An Open Letter Opposing Android Developer Verification
فرستاده در 12d Feb 26 به دستAs we wrote about back in September in F-Droid and Google’s Developer Registration Decree, Google plans to enforce mandatory developer registration as a requirement for building and distributing Android applications worldwide. Android, currently an open platform where anyone can develop and distribute applications freely, is to become a locked-down platform, requiring that developers everywhere register centrally with Google in order to be able to distribute their software. This applies regardless of whether your software is distributed commercially on a competitive app store like the Samsung Galaxy Store, or through a non-commercial community app repository like F-Droid, or even by offering your app as a direct download from a web page. In all these cases, installing or launching any application on an Android Certified device (which constitutes over 95% of all Android-compatible devices outside of China) will phone home to Google to verify that the developer and the application has been approved.

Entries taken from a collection
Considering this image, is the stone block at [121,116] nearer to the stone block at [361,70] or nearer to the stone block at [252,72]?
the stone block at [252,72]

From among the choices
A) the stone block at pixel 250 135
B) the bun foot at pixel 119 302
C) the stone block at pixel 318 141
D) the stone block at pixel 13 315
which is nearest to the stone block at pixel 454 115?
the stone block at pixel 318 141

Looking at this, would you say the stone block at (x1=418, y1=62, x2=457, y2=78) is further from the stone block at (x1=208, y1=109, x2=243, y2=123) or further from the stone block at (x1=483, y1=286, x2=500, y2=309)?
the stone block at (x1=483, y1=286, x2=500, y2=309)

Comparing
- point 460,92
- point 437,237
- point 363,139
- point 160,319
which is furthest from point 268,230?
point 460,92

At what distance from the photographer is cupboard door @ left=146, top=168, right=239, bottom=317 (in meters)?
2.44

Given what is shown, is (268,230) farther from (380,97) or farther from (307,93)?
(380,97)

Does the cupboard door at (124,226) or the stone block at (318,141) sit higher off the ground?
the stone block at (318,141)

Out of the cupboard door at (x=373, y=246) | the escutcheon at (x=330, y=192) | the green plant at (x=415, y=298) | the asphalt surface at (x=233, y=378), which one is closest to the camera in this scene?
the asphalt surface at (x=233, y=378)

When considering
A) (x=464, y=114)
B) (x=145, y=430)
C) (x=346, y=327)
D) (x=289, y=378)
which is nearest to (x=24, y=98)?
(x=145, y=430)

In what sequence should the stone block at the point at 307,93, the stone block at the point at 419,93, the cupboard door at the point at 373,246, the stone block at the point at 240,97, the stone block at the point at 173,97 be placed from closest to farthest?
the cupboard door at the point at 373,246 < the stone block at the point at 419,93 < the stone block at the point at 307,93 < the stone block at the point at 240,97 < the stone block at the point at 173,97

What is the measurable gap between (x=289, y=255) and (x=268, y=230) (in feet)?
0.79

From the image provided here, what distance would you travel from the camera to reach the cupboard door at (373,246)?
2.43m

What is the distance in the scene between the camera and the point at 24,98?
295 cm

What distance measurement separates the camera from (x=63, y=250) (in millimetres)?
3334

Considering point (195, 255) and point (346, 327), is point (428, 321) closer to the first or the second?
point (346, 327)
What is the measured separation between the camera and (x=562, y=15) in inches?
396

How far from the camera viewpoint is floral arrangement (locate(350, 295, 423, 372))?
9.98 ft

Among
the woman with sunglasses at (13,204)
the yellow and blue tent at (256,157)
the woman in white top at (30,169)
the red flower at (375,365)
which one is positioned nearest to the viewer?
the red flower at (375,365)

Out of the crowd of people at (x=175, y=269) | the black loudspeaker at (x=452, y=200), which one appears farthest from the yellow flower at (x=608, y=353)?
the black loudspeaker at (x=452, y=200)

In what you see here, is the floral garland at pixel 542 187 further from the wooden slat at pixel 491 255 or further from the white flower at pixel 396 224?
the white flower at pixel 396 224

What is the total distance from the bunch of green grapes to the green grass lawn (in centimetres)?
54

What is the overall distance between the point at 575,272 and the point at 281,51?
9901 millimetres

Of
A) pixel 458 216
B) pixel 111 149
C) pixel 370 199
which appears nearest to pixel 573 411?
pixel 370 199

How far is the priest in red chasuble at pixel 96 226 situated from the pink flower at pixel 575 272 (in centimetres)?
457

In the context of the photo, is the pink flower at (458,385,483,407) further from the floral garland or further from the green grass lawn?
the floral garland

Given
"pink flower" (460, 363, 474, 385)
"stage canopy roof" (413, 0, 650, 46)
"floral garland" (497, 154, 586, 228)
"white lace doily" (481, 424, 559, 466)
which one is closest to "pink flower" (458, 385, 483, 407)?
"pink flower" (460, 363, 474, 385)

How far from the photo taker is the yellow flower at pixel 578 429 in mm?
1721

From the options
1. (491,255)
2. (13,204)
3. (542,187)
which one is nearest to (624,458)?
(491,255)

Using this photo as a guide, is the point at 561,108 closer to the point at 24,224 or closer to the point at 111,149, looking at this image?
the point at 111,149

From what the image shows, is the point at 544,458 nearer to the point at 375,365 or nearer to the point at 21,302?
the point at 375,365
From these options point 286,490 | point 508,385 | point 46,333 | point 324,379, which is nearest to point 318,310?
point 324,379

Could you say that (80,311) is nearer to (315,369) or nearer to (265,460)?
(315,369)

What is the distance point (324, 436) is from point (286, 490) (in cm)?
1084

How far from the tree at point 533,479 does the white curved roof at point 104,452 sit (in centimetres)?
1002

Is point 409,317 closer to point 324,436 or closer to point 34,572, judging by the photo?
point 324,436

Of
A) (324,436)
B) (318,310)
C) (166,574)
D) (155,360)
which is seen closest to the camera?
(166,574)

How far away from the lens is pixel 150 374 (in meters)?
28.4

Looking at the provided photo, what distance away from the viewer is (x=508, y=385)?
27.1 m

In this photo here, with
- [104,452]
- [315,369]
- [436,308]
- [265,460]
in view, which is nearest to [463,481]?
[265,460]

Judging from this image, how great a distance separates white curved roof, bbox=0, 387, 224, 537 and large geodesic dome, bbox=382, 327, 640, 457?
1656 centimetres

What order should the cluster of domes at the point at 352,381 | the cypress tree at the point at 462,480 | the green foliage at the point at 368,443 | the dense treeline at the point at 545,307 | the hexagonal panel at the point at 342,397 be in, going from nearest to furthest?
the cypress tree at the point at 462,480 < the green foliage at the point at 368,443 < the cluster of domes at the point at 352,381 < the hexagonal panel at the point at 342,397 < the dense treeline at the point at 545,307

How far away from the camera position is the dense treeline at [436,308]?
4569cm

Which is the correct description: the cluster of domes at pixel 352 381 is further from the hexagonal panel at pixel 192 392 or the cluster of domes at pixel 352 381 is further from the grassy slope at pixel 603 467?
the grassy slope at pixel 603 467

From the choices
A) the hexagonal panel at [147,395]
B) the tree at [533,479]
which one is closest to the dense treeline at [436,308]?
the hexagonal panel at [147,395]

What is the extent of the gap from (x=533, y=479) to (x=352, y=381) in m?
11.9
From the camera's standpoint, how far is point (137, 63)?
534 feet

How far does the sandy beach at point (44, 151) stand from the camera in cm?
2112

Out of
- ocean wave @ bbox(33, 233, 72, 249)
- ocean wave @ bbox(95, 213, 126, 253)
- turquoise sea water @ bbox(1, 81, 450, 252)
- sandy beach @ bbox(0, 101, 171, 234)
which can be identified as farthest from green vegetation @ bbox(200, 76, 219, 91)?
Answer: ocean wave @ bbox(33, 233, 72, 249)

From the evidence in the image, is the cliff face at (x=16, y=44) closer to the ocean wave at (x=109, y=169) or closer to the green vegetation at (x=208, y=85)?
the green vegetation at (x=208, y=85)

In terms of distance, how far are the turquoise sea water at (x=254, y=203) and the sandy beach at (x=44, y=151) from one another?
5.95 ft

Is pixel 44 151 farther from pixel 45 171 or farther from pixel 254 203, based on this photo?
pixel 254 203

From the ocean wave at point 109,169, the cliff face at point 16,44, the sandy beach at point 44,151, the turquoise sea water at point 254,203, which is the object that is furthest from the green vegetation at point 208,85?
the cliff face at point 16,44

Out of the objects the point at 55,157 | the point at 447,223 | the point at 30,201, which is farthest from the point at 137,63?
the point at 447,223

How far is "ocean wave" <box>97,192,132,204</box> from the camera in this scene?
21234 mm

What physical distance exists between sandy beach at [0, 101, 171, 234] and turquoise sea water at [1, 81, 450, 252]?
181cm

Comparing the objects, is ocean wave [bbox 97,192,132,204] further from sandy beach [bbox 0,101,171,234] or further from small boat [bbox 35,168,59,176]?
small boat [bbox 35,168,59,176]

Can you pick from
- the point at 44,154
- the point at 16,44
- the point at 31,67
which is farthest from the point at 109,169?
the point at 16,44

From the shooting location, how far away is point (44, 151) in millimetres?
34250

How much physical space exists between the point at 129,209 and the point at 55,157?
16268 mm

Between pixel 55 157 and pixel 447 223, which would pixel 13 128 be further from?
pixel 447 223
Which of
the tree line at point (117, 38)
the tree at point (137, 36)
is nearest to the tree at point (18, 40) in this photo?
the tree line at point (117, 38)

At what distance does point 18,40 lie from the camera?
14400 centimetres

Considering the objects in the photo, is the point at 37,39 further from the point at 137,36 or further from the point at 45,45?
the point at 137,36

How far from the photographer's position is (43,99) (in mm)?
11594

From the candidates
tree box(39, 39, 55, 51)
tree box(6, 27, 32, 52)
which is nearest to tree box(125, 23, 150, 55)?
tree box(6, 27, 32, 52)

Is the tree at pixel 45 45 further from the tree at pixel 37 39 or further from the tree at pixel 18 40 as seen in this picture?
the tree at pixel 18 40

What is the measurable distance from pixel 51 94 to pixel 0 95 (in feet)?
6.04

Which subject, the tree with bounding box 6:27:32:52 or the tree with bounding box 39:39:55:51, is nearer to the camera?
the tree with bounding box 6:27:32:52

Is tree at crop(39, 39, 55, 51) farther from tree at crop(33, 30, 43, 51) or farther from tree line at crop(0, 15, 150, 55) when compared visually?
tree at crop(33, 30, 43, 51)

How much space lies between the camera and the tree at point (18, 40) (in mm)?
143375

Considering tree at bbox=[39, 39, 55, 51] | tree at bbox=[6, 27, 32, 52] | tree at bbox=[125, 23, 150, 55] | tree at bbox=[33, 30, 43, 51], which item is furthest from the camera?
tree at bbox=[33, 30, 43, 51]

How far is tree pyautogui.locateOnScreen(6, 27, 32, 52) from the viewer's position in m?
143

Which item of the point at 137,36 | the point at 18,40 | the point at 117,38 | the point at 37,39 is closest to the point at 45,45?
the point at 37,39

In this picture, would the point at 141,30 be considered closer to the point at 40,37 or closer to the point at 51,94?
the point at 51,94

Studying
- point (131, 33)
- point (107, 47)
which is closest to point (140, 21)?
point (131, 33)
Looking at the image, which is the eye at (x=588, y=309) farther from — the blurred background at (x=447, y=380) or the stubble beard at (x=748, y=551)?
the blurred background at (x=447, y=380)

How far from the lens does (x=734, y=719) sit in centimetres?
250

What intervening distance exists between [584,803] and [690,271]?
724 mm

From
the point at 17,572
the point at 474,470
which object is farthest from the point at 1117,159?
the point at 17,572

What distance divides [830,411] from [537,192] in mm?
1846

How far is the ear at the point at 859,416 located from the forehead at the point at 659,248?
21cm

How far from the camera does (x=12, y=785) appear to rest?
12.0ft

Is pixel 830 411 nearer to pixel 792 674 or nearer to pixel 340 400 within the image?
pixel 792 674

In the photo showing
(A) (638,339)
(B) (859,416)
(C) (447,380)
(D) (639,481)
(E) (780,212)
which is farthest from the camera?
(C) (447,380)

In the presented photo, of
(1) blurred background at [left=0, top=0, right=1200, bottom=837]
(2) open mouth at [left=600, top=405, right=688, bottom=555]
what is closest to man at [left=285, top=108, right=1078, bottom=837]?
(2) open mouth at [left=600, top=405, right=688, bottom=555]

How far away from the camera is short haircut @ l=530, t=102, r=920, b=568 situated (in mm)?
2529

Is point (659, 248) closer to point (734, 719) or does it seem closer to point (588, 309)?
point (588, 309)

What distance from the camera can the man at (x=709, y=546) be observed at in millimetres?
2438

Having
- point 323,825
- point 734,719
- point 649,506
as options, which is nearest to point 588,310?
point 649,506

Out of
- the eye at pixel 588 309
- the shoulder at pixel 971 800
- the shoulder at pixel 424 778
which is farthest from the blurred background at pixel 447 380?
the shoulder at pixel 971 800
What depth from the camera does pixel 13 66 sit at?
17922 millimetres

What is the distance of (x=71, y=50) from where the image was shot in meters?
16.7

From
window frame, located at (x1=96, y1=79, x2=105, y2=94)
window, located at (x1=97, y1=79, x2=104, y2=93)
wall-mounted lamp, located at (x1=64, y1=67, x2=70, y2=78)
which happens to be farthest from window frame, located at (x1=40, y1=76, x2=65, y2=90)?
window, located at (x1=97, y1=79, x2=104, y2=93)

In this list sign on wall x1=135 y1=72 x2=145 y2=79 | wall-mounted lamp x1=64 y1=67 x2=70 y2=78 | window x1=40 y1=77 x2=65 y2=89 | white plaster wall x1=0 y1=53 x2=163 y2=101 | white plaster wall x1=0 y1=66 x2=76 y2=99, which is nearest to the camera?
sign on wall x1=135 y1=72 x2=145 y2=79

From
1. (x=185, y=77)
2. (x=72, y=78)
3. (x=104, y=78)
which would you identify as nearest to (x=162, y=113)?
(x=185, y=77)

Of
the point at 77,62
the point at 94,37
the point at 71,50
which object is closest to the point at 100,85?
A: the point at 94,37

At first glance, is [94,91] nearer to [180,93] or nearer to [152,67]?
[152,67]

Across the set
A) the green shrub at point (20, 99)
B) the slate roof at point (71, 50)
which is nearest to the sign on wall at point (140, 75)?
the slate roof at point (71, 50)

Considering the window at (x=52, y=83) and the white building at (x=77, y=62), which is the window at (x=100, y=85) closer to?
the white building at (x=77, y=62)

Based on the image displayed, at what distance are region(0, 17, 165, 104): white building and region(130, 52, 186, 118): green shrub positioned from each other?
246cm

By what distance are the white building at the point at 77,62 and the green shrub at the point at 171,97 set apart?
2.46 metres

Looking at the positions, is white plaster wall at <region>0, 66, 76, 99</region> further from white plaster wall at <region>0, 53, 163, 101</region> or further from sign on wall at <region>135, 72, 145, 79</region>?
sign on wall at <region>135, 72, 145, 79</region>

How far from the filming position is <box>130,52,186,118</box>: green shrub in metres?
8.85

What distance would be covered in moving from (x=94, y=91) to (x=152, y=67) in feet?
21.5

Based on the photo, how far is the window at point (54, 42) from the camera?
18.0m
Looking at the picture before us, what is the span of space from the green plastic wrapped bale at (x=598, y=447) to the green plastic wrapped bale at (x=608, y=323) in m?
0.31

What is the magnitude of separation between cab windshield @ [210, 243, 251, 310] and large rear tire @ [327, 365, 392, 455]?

Your tasks —
a – Decide whether each statement agrees with the passage on Android developer verification. For each, answer yes or no and quote the deciding words.
(i) The registration requirement covers only apps sold commercially.
(ii) Android Certified devices make up over 95% of Android-compatible devices outside of China.
(iii) The passage describes Android as currently an open platform.
b – Answer these questions from the passage on Android developer verification.
(i) In what month did the earlier article on Google's registration decree appear?
(ii) Which competitive app store does the passage name?
(iii) According to the passage, what will installing or launching an application on an Android Certified device do?

Solutions for each task —
a –
(i) No: "This applies regardless of whether your software is distributed commercially on a competitive app store like the Samsung Galaxy Store, or through a non-commercial community app repository like F-Droid, or even by offering your app as a direct download from a web page."
(ii) Yes: "which constitutes over 95% of all Android-compatible devices outside of China"
(iii) Yes: "Android, currently an open platform where anyone can develop and distribute applications freely"

b –
(i) September
(ii) The Samsung Galaxy Store
(iii) It will phone home to Google to verify that the developer and the application have been approved.